Газ, а не чары, а? Вот и я так думал, хотя не поклянусь, нет, не поклянусь.
Еще один случай, напугавший меня, произошел на той же неделе и, казалось, никак с предыдущим связан не был. Сухую смесь – песок и гальку – я держу в бункерах, установленных на бетонных опорах, чтобы грузовики могли подъезжать под желоба для погрузки.
Как– то вечером, после закрытия магазина, я проходил мимо бункеров и вдруг увидел, что кто-то оставил совковую лопату под желобами.
Мои рабочие частенько не убирают инструменты на ночь, и я решил забрать лопату к себе в машину, а утром обличить виновника. Я уже собрался спрыгнуть за ней, как вдруг меня окликнули.
– Арчибальд! – произнес голос, удивительно похожий на голос миссис Дженнингс. Понятно, что я обернулся. Но никого не увидел, и шагнул за лопатой, как вдруг раздался дробный шум, и лопата исчезла под двадцатью тоннами мелкой гальки.
(Погребенный заживо человек может и выжить, но только не пролежав под двадцатью тоннами ночь в ожидании, что его хватятся и откопают.) Очевидной причиной несчастья была усталость металла. А не очевидной?
Причины так и оставались вполне естественными, и все же две недели я то и дело наступал на банановые корки – ив буквальном и в переносном смысле. Десяток раз, если не больше, меня спасала только хорошая реакция. Наконец я не выдержал и рассказал миссис Дженнингс.
– Особенно тревожиться не стоит, Арчи, – успокоила она меня. – Убить человека чарами совсем не так просто, если он сам не занимается магией и не чувствителен к ней.
– Убить или напугать до смерти, не все ли равно? – возразил я.
Она улыбнулась своей неподражаемой улыбкой и сказала: – Не думаю, что ты так уж перепугался, милый. Во всяком случае, ты своего страха не показывал.
Я уловил подтекст этих слов и накинулся на нее: – Так вы следили за мной и приходили мне на выручку, так?
Она широко улыбнулась и ответила: – Это мое дело, Арчи.

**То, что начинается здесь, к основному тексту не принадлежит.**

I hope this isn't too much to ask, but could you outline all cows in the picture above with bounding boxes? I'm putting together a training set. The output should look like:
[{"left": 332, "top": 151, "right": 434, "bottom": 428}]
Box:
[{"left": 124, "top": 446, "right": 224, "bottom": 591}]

Молодым вредно полагаться на помощь стариков. А теперь иди занимайся своими делами. Мне надо над этим поразмыслить.
Дня через два я получил письмо. Адрес был написан чуть дрожащим бисерным почерком. В нем было достоинство прошлого века. Видел я его впервые, но догадался, кому он принадлежит, еще не вскрыв конверта.
Письмо гласило:
“Дорогой Арчибальд, я хотела бы, чтобы вы познакомились с мои высокоуважаемым другом доктором Рейсом Уортингтоном. Он остановился в отеле “Белмонт” и ожидает вашего звонка. Доктор Уортингтон больше кого бы то ни было способен уладить то, что тревожило вас последние недели. Вы можете полностью положиться на него, особенно в случаях, требующих принятия необычных мер.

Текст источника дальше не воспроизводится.